Jimmy Carter responded by creating a state commission to improve services for the mentally ill. Later, as chairman, he created the National Commission on Mental Health, which led to the passage of the Mental Health Systems Act of 1980, a major federal policy reform that sought to treat people with mental illness in their communities.
Rosalyn Carter was the honorary co-chair of that commission and the driving force behind the legislation, traveling across the country to hear from experts and ordinary citizens and share her findings with Congress. Although it was effectively repealed during the Reagan administration, advocates say it set the stage for much of the progress since then.
At The Carter Center, he created a program in 1991 devoted exclusively to mental health and eventually established fellowships for journalists covering the subject. Years later, he lobbied Congress to create a landmark law requiring insurers to provide parity in mental health coverage.
Those who have worked with him over the decades say Achievements of the cards were based on her empathy and listening skills.
“His strength comes from his heart,” said Cynthia Wainscott, former board chair of the national nonprofit Mental Health America. “He’s very, very, very kind and he listens to people.
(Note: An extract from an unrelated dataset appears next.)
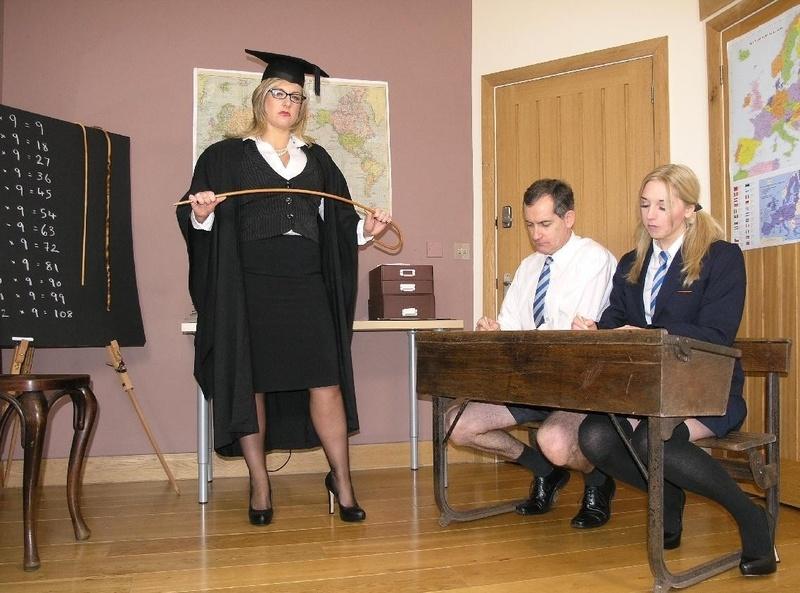 Фото голые старухи с длинными ногтями 4 фотография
When you talk to him, there can be three conversations around you, but you know that he has a crush on you, and he listens to you.”
He was also an effective and inspiring mobilizer with sharp instincts, Wainscott said.
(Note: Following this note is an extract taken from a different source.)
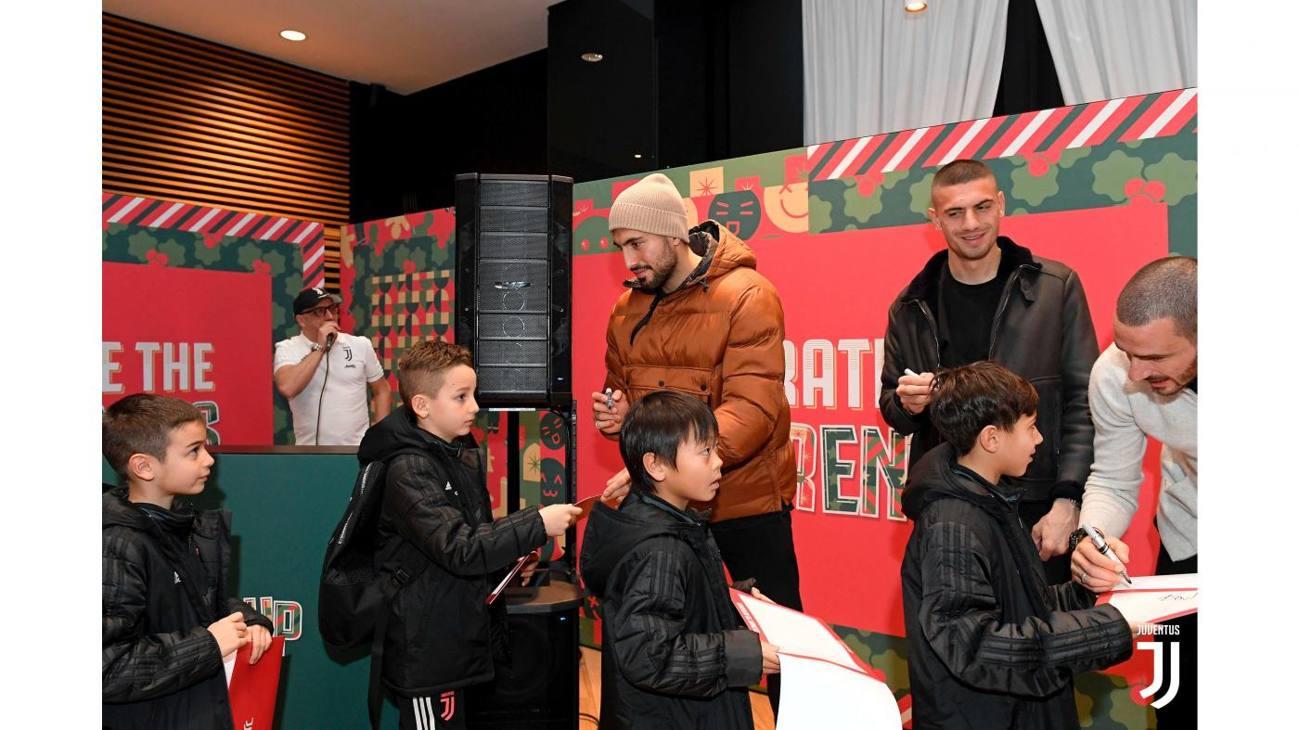 I ragazzi delle giovanili della Juventus hanno incontrato i loro idoli per la festa di Natale, all'insegna del tema 'Celebriamo le diversità', che si è svolta allo Stadium. Emre Can, Demiral e Bonucci firmano autografi.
In preparation for an annual mental health symposium, Carter once suggested contacting a pollster to clarify the key message that 20% of Americans will experience a mental disorder in any given year. The survey conducted focus groups and found that people do not believe the statistic, but if it is attributed to one in five Americans, they do.
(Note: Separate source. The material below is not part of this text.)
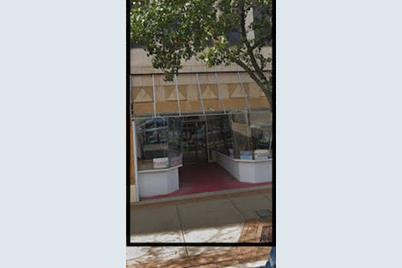 8 North Broadway Court - Photo 1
“When you hear 20%, you have to imagine 100 people, 20 of whom are sick, and it’s complicated and impersonal. If you say one in five, people think about their workplace, their school, their neighborhood,” said Wainscott, who also chaired the National Mental Health Association of Georgia.
“If he hadn’t been in that room, none of us would have thought to ask the interrogator to tell us how to word it,” he said. “It was brilliant.”
Journalist Bill Lichtenstein considered Rosalyn Carter “the patron saint of anyone dealing with mental health or behavioral issues.”
Lichtenstein, who runs a media production company in Boston, was an investigative reporter for ABC News when he suffered from manic depression in 1986. She went on to produce award-winning programs on recovery from mental illness, but she still remembers being shunned when she revealed her own struggles; He said Carter’s desire to reduce such stigma is at the heart of his accomplishments.
“At the end of the day, whether it’s more money for research or getting people with a mental health history on an equal footing when it comes to jobs or renting an apartment, it’s the insidious, difficult hurdle for everyone. it’s a stigma,” he said.
Lichtenstein serves on the board of advisors for The Carter Center’s Mental Health Journalism Fellowship Program, which has supported more than 220 journalists from the United States and six other countries over the years.
Marion Sher, a freelance journalist and author in South Africa, was awarded the fellowship in 2005. His first article was titled “When is it more than just a bad day?” published in Men’s Health magazine along with a phone number for a mental health organization. The backlash in a country where stigma remains strong has been massive, he said.
“The phone rang for three weeks,” he said. “They’ve had to bring in extra consultants to man the phones.”
Cher now offers mental health journalism scholarships in South Africa using local sponsorships. Such a multiplier effect shows the impact of the Carter Center’s scholarships, and it wouldn’t have happened without her persistence, Cade said.
Carter was a “woman of action”. Not content to just bring experts together for discussions, he thought of ways to change policy by changing attitudes, Cade said, recalling sitting down with his advisers and saying, “What can we do? What else could we do?’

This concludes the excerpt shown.